Государь еще сказал что-то, чего не расслышал Ростов, и солдаты, надсаживая свои гусарские груди, закричали «урра!»
Ростов закричал тоже, пригнувшись к седлу, что было его сил, желая повредить себе этим криком, но только чтобы выразить вполне свой восторг государю.
Государь постоял несколько секунд как будто в нерешимости.
«Как мог быть в нерешимости государь?» — подумал Ростов, и эта нерешимость показалась Ростову еще более величественною. Но нерешительность продолжалась мгновение. Нога государя с узким острым носком дотронулась до паха англизированной гнедой красавицы лошади, на которой он ехал; рука государя в белой перчатке перебрала поводья, и все тронулось прочь и скрылось за беспорядочно, но грациозно заколыхавшимся морем адъютантов.
Когда смотр кончился, заиграли песенники, офицеры съехались группами и начались разговоры о наградах, о австрийцах, их мундирах, посыпались насмешки, встречи приятелей гвардейцев с кутузовскими войсками, разговоры о Бонапарте и о том, как ему плохо придется теперь, особенно когда подойдет еще корпус Эссена и Пруссия примет нашу сторону.
Но, главное, говорили о государе Александре, передавали каждое его слово, движение и восторгались им. Все только желали под предводительством государя поскорее идти против французов. Все после смотра были уверены в победе больше, чем бы могли быть после двух выигранных сражений.
VI
На другой день после смотра Борис, одевшись в лучший мундир и напутствуемый пожеланиями успеха от своего товарища Берга, поехал в Ольмюц к Болконскому, желая воспользоваться его лаской и устроить себе наилучшее положение при важном лице, казавшееся ему особенно заманчивым в армии. Внутренний голос говорил ему против его намерений, и ему иногда казалось стыдно идти кланяться кому бы то ни было.

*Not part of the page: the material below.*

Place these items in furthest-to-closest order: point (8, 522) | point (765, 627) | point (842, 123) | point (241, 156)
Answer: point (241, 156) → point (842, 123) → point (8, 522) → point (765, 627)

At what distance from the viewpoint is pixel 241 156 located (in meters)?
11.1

«А впрочем, нет, — говорил он сам себе, — это все детские и рыцарские фантазии Ростова, которые отзываются во мне. Это пора оставить. Это хорошо ему, которому отец присылает по десять тысяч. (Я не завидую ему и люблю его.) Но мне, ничего не имеющему, кроме своей головы, надо делать свою карьеру».
Он подавил в себе это чувство ложного стыда, как ему казалось, и с решимостью отправился в Ольмюц. Он не застал в этот день князя Андрея в штабе, но тот блеск, те признаки власти и праздничного, торжественного обихода жизни, которые он видел теперь в Ольмюце, где стояла главная квартира, дипломатический корпус и оба императора с своими свитами придворных, приближенных, только больше усилили его желание принадлежать к этому верховному миру.

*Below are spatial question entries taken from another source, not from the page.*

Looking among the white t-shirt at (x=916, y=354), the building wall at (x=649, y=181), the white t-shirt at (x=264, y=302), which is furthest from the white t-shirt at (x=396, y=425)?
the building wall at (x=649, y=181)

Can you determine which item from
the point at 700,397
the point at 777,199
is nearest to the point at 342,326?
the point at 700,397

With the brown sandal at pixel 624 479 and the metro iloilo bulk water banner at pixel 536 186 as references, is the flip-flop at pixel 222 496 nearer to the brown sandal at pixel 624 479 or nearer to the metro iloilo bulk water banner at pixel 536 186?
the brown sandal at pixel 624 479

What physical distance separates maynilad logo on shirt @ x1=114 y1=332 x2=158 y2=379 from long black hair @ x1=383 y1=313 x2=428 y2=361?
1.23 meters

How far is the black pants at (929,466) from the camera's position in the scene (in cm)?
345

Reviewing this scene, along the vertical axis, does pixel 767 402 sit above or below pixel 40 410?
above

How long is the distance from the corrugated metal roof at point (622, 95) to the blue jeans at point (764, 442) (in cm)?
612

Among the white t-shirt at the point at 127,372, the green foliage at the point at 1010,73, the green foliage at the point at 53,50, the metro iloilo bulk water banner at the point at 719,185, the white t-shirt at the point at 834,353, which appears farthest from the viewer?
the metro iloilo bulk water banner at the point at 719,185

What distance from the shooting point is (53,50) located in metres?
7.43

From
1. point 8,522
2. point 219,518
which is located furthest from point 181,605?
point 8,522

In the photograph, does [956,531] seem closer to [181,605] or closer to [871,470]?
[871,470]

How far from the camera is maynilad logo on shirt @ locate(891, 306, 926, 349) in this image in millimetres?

Он никого не знал, несмотря на его щегольской гвардейский мундир, все эти сновавшие по улицам в щегольских экипажах, плюмажах, лентах и орденах придворные и военные, казалось, стояли так высоко от него, что не хотели и не могли даже признавать его существование. В главной квартире Кутузова, где он спросил Болконского, все эти адъютанты и даже денщики смотрели на него так, как будто желали внушить, что таких, как он, офицеров много и много сюда шляются и что они все уже очень надоели. Несмотря на это, или скорее вследствие этого, на другой день, 15-го числа, он после обеда опять входил в большой ольмюцкий дом, занимаемый Кутузовым, и спросил Болконского. Они были дома, и Бориса провели в большую залу, в которой, вероятно, прежде танцевали, а теперь стояли пять кроватей и разнородная мебель: столы, стулья и клавикорды. Один адъютант, ближе к двери, в персидском халате, сидел за столом и писал. Другой, красный, толстый, лежал на постели, подложив руки под голову, и смеялся с присевшим к нему офицером. Третий играл на клавикордах веселый вальс, четвертый лежал на этих клавикордах и подпевал ему. Болконского не было. Никто из этих господ, заметив Бориса, не изменил своего положения. Тот, который писал и к которому обратился Борис, досадливо обернулся, сказав ему, что Болконский дежурный и чтобы он шел налево в дверь, в приемную, коли ему нужно видеть его. В приемной, кроме дежурного адъютанта, из входящих, проходящих и выходящих постоянно было человек пять, то генерал-квартирмейстер, то начальник артиллерии, то старший адъютант, то начальник отряда, то оберпровиантмейстер, то начальник собственной канцелярии, то адъютант-ординарец, флигель-адъютант и т. п., и т. п. Все они почти без исключения говорили по-французски.